BRIEF
An exact copy of the lines from the one containing "body_size: -623" through the end of the material is all that is wanted; transcribe only those.

---*---

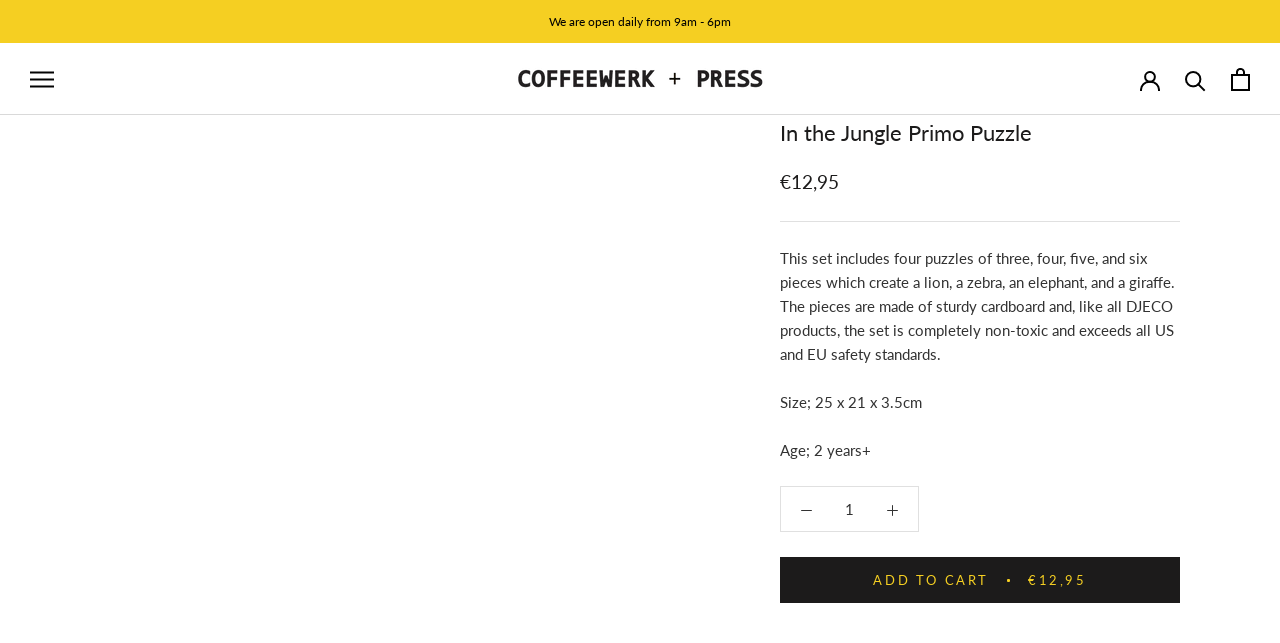

--- FILE ---
content_type: text/javascript
request_url: https://coffeewerkandpress.com/cdn/shop/t/6/assets/custom.js?v=183944157590872491501588199823
body_size: -623
content:
//# sourceMappingURL=/cdn/shop/t/6/assets/custom.js.map?v=183944157590872491501588199823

---*---

WORKED SOLUTION
body_size: -623
content:
//# sourceMappingURL=/cdn/shop/t/6/assets/custom.js.map?v=183944157590872491501588199823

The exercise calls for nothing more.